EXPERT TESTIMONY (Fall 93)

Daubert v Merrell Dow Pharmaceudicals, S Ct - , June 28, 1993

The Supreme Court relaxed the standard for admission of scientific testimony regarding the effect of a drug on birth defects. The ruling - arising out of a California case where scientific testimony had been disallowed on whether a morning sickness drug had cause birth defects - allows the more flexible standard set forth in the Federal Rules of Evidence adopted by Congress in 1975.

Harry Blackman, in a unanimous decision for the Supreme Court wrote, "The rules of evidence... do assign the trial judge the task of ensuring that an expert's testimony both rests on a reliable foundation and is relevant to the task at hand" .

The ruling which had been anxiously awaited by the legal and scientific community, comes as trial judges have been struggling with how to handle complex testimony in high-stakes environmental litigation and how to separate accurate, reliable information from "junk science" that could mislead jurors.

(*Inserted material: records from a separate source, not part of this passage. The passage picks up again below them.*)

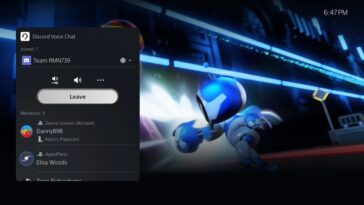 Atualização beta para a PS5 inclui finalmente chat por voz do Discord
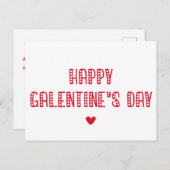 Fijne Galentijnsdag! Schattigee Typografie Vriende Briefkaart (Voorkant / Achterkant)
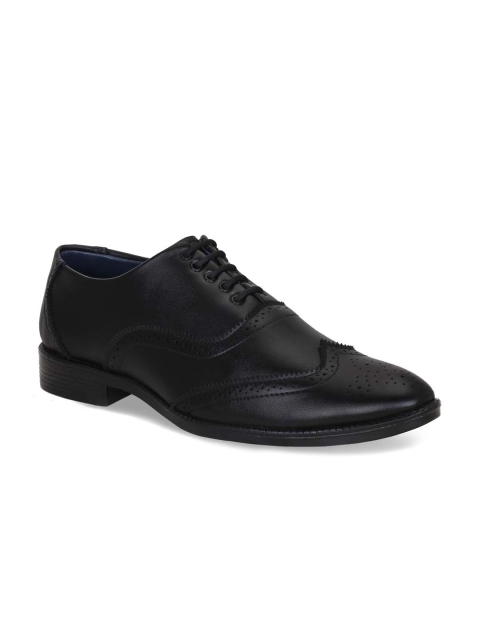 

Get Glamr Men Black Leather Formal Brogues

Before this decision, most federal courts relied on a 1923 federal ruling in Frye v United States, mandating the proposed scientific testimony be generally accepted by others in the field. To meet that standard, the technique must meet a peer review standard and must be "generally accepted".

This rule is now history. The Supreme Court buried that standard by saying it was superseded by the Federal Rules of Evidence. A key rule governing expert testimony states, "If scientific, technical, or other specialized will assist the trier of fact to understand the evidence or to determine a fact in issue, a witness qualified as an expert by knowledge, skill, or experience, training, or education, may testify thereto in the form of an opinion or otherwise." Justice Blackmun said that while publication and peer review may help a judge decide that would-be testimony is relevant, it is not a prerequisite of admission.